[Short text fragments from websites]
──────────────────────────────
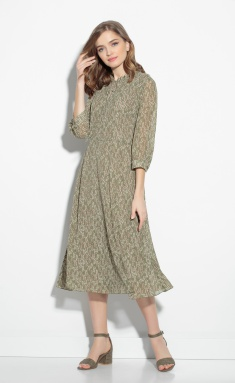 Dress GIZART 7348-1ol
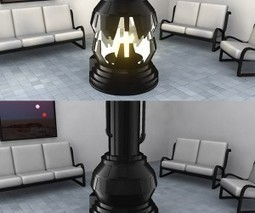 Darth Vader Meditation Chamber Fireplace, the Force is Warm with ...   Don´t worry, be happy   Scoop.it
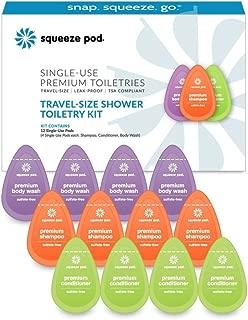 Best single use travel toiletries Reviews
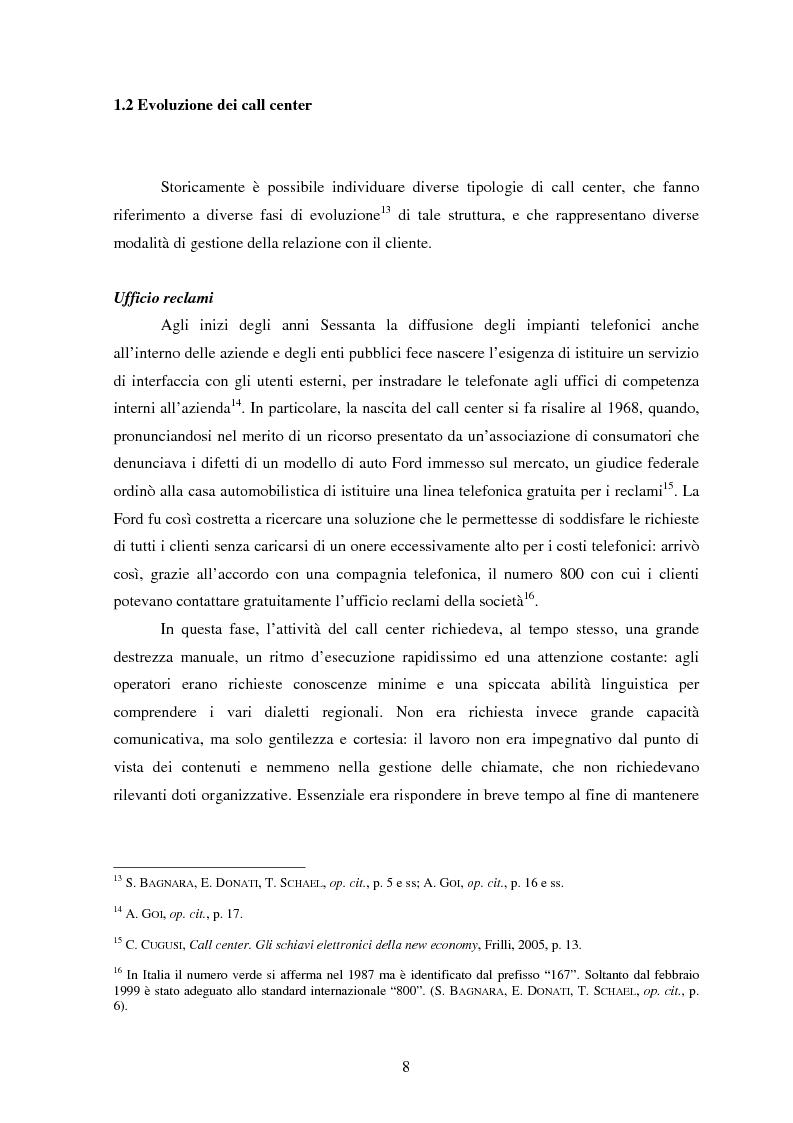 Anteprima della tesi: Il lavoro nei call center: organizzazione e profili giuridici, Pagina 8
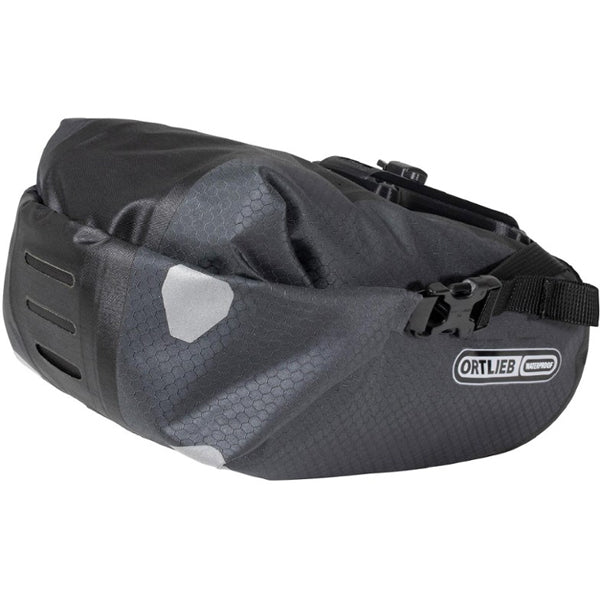 Saddle-Bag Two - 4.1L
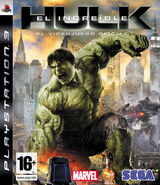 Hulk PS3 ES cover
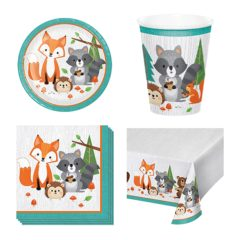 Woodland Animals Theme 8 Person Value Party Pack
──────────────────────────────
_WHAT IS BEING ASKED:_ Would you return the records exactly, keeping out every picture?

_YOUR RESPONSE:_
 Dress GIZART 7348-1ol
 Darth Vader Meditation Chamber Fireplace, the Force is Warm with ...   Don´t worry, be happy   Scoop.it
 Best single use travel toiletries Reviews
 Anteprima della tesi: Il lavoro nei call center: organizzazione e profili giuridici, Pagina 8
 Saddle-Bag Two - 4.1L
 Hulk PS3 ES cover
 Woodland Animals Theme 8 Person Value Party Pack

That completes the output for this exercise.